_Extract provided_:

-- Opening Marker --

Monday, December 1, 2008

Year B 1st Sunday of Advent

Readings: Is 63:16b-17.19b.64:2-7; Ps 80:2-3.15-16.18-19; 1 Cor 1:3-9; Mk 13:33-37

Today, as we usher in a new year of grace, Jesus tells us to be "watchful" and "alert" (Mk 13:33). But, for what, or for whom are we alertly watching and waiting? We are attentively watching and waiting for nobody other than Jesus Christ himself, whose return, he tells us, will be like that of a man who comes back from a long trip, a return that is not scary for his faithful servants, the ones who are not found sleeping when he arrives. The eager watching and waiting of the faithful servant is not an excruciating exercise in wearily fighting to stay awake. It is an exercise in hopeful expectation, which always has to do with the future.

-- Closing Marker --

_Activity_:
In two sentences, summarize the passage on the 1st Sunday of Advent. The material that comes after this text is not needed for the work here.

_Collected data_:
-- Opening Marker --

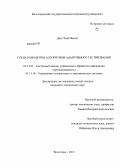 Данг Хоай Фыонг. Среда разработки алгоритмов адаптивного тестирования: дис. кандидат наук: 05.13.01 - Системный анализ, управление и обработка информации (по отраслям). Волгоград. 2013. 114 с.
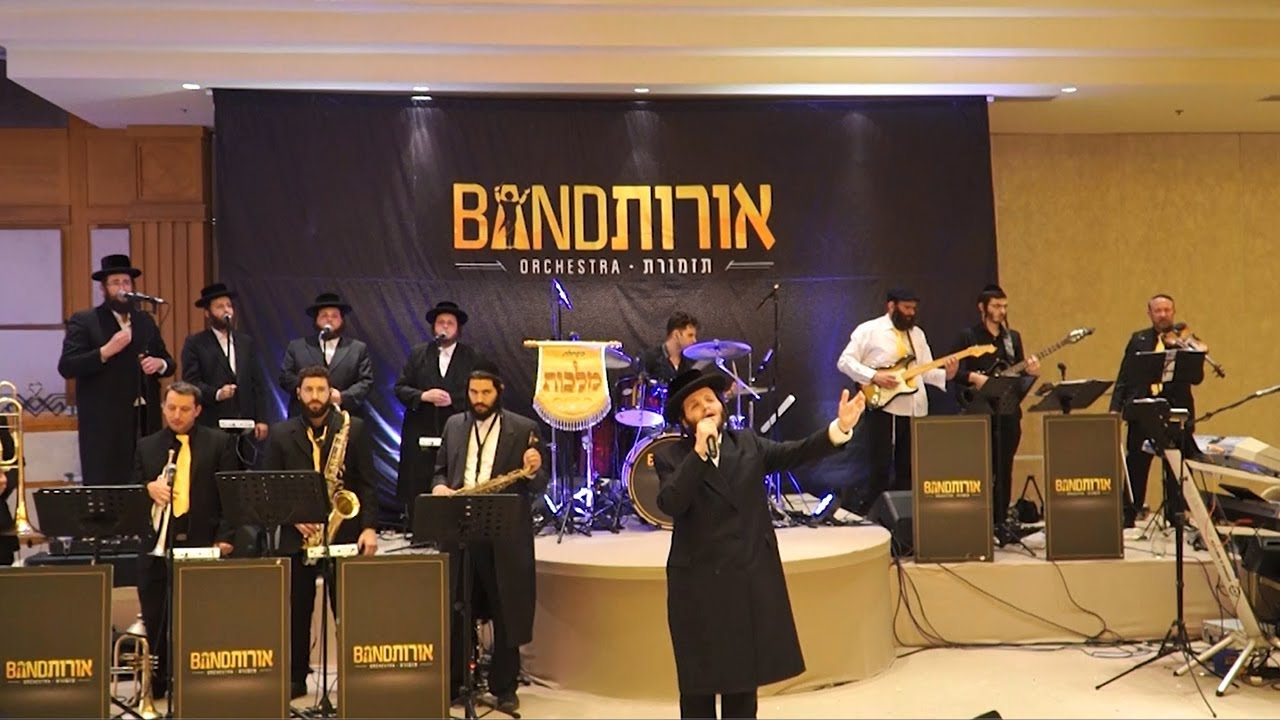 זאנוויל ויינברגר, מקהלת מלכות, אורות BAND - ריבונו של עולם | Zanvil Weinberger, Malchus Choir, Orot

-- Closing Marker --

_Solution to the problem_:
As a new year of grace begins, Jesus tells us to be "watchful" and "alert," and the one we wait for is Jesus Christ himself, whose return will be like that of a man coming back from a long trip and holds no fear for faithful servants not found sleeping. This waiting is not a weary fight to stay awake but an exercise in hopeful expectation, which always has to do with the future.